Una playa salvaje bajo un acantilado imposible. Te despelotas y lanzas al mar inmensamente feliz. Sin móvil, sin redes sociales, sin vergüenza. Tan solo el sol, las olas del mar embravecido, el graznido de una gaviota...

¿Y ese zumbido? No me lo puedo creer. Un dron sobrevuela mi cabeza. Me sigue e imagino que graba mi culo. Rápidamente el aparato cambia de presa. Se lanza hacia una chica que camina en topless por la arena, quien instintivamente cruza los brazos para ocultar sus pechos. Está asustada. Yo también. El cacharro toma altura. Se queda suspendido en el aire, vigilante, expectante, amenazante. ¿Quién lo maneja? Imposible saberlo. Allí solo estamos un par de parejas intimidadas, mirando esa extraña nave espacial cuyo ojo electrónico me recuerda al Gran Hermano de la novela de Orwell. Quizá sea un dron de vigilancia de la policía desarrollado para rescatar ahogados, pero lo dudo. A lo mejor salimos en un documental. A lo peor pasamos al archivo personal de algún pajillero.
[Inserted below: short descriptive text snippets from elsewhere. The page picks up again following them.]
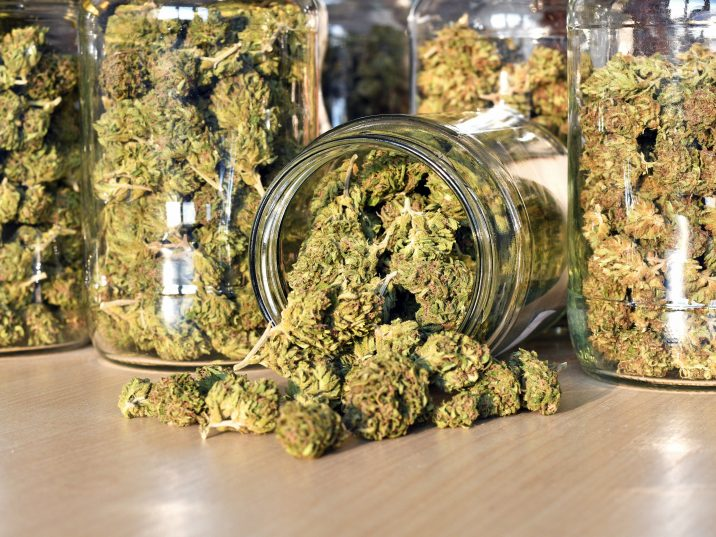 """""""I've been able to reassure people that medicinal cannabis has the non-psychoactive one, mainly CBD, which doesn't have the mental health, and medicine cannabis is rather different therefore from street cannabis,"""" Barnes told Newstalk ZB."""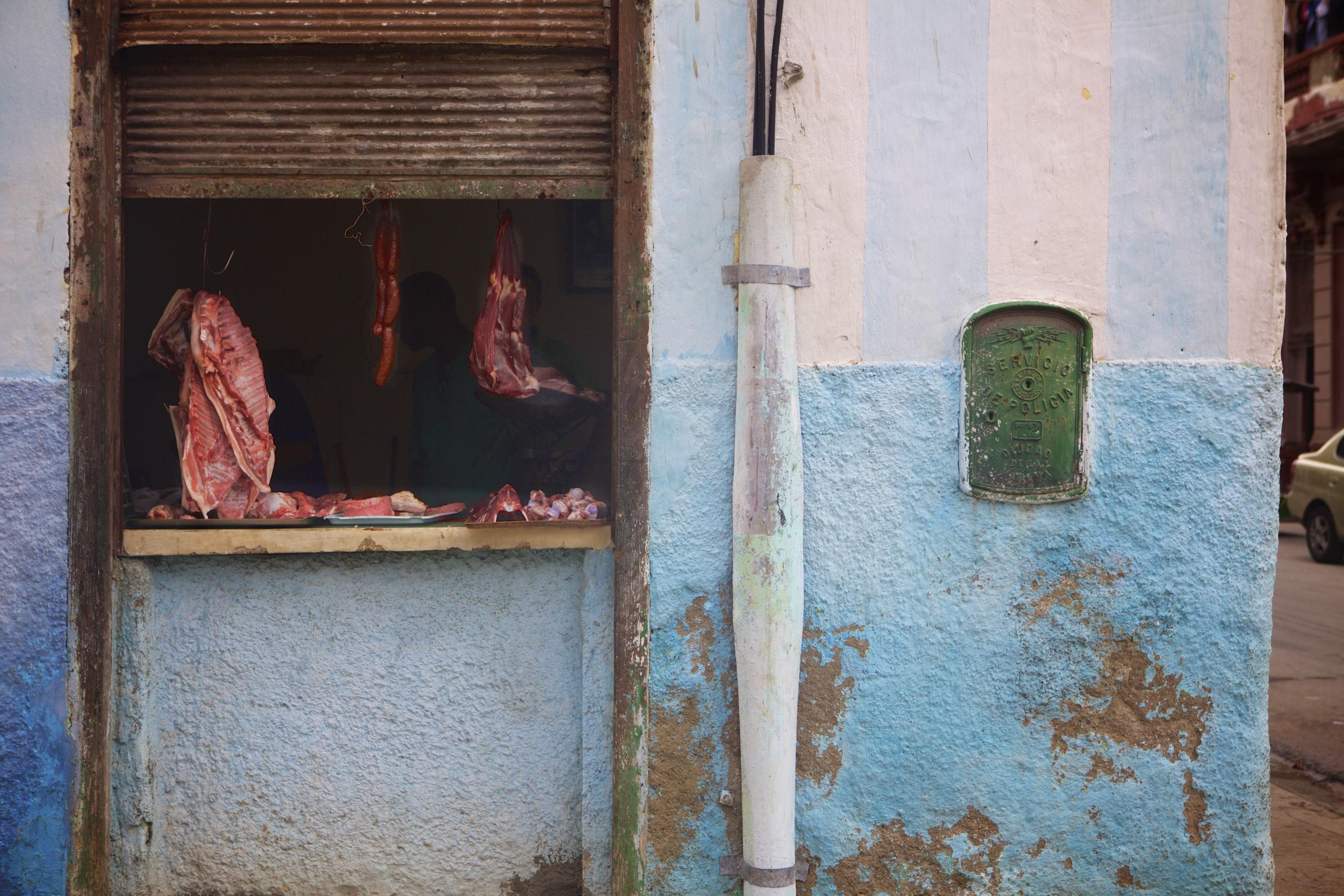 Blue & White Mercado Carne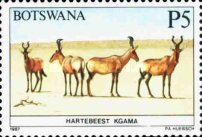 [Animals of Botswana, type PF]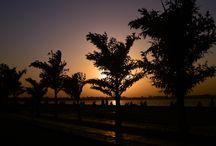 Chandigarh Random Pics / Random Pics Taken by Me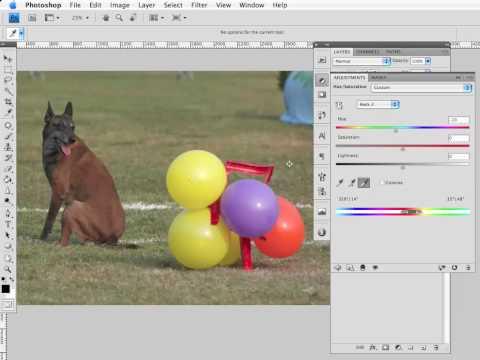 LEZIONE 05 La Modifica Dei Colori: Tonalità/Saturazione, Sostituisci Colore, Il Filtro Fotografico.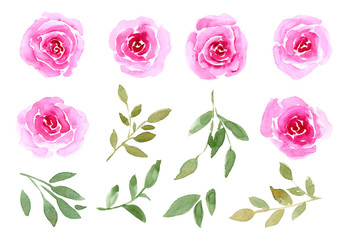 Watercolor set of blooming flower buds, roses, twigs and leaves. Illustration isolated on white background. Hand-drawn floral decorative elements.
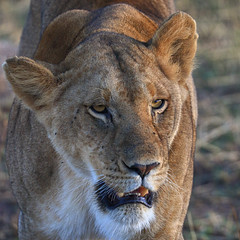 Facing Week Two (AnyMotion) Tags: lion löwe pantheraleo female lioness löwin portrait monayface porträt cat katze 2015 anymotion serengetinationalpark tanzania tansania africa afrika travel reisen animal animals tiere nature natur wildlife 7d2 canoneos7dmarkii square 1600x1600
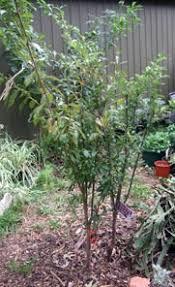 plum mariposa tree prunus salicina
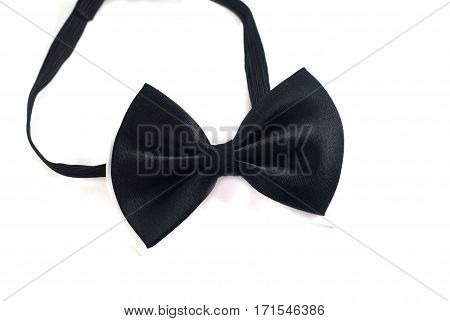 Bow Tie On White Background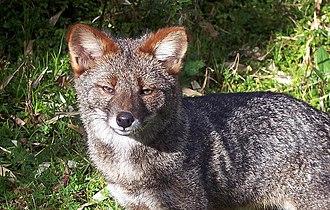 Darwin's fox - A male Darwin's fox in Ahuenco, Chiloé Island, Chile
Tengo amigos biólogos que utilizan drones para censar colonias de aves. Y saben perfectamente que si se acercan demasiado también molestan a los bichos; incluso pueden provocar el abandono de los nidos. Yo me empiezo a sentir como esos buitres asombrados. Nuestro instinto nos decía que atrincherados en riscos inaccesibles, en refugios secretos, en casa nadie nos molestaría. Estábamos equivocados. Las cámaras de seguridad, gracias a la inteligencia artificial, ya no solo te graban sin que te enteres, sino que te identifican y persiguen. Nos quedaba el patio, el jardín, el bosque como últimos refugios donde escapar de ellas, pero los nuevos artilugios voladores han logrado lo imposible. Se acabó la privacidad.